Entries provided >>
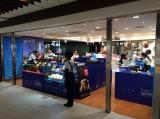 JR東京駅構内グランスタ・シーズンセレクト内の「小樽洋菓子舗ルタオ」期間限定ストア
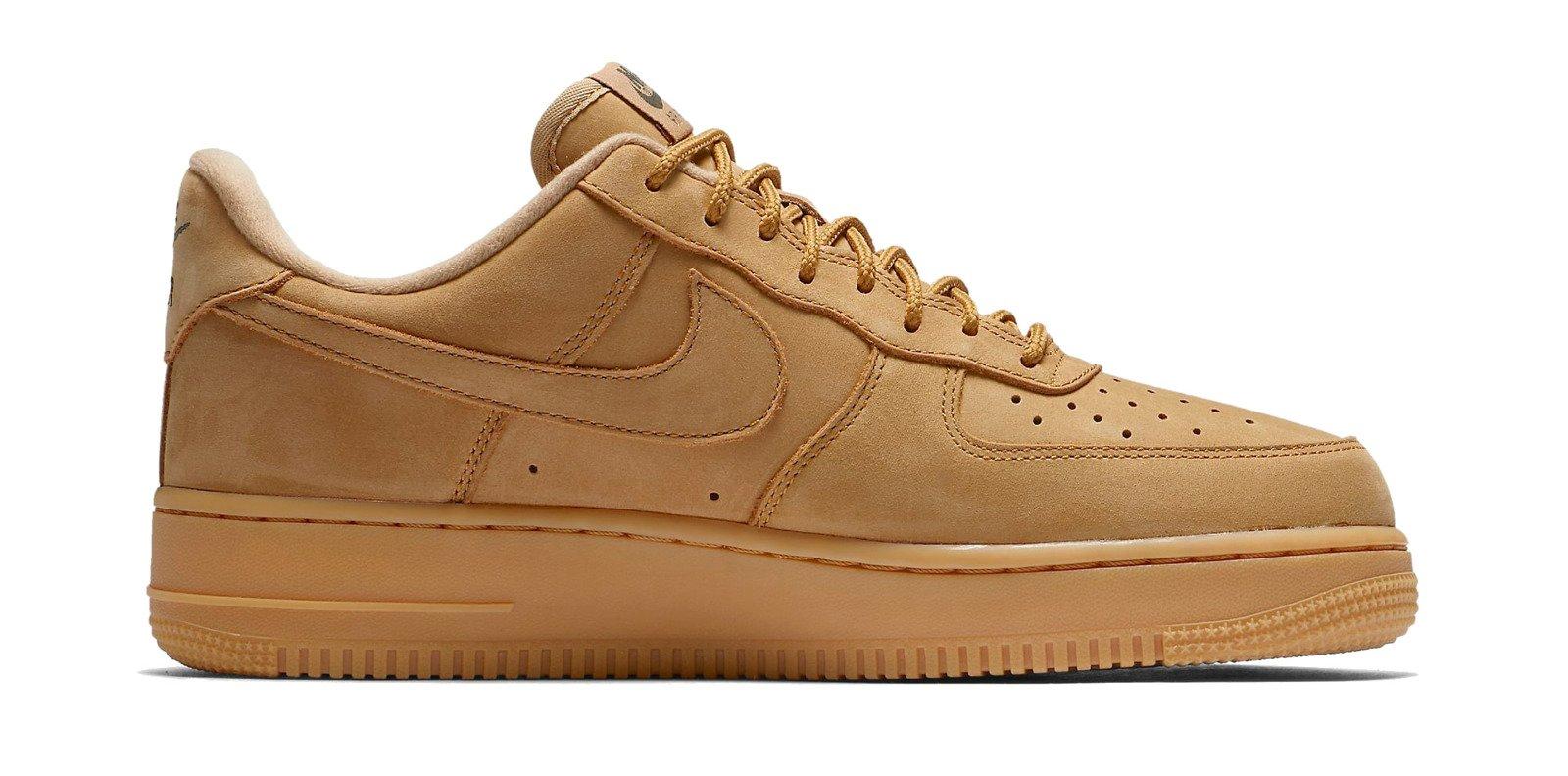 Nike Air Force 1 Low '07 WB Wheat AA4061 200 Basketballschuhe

--

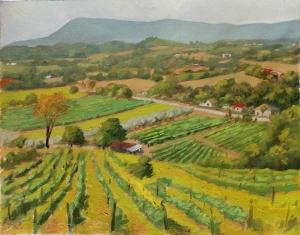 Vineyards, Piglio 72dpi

Work item >> Excerpt from the records above: set down only the lines from the one that contains "JR東京駅構内グランスタ・シ" through the one that contains "Nike Air Force", inclusive, word for word. Pictures stay out.

Reply >>
 JR東京駅構内グランスタ・シーズンセレクト内の「小樽洋菓子舗ルタオ」期間限定ストア
 Nike Air Force 1 Low '07 WB Wheat AA4061 200 Basketballschuhe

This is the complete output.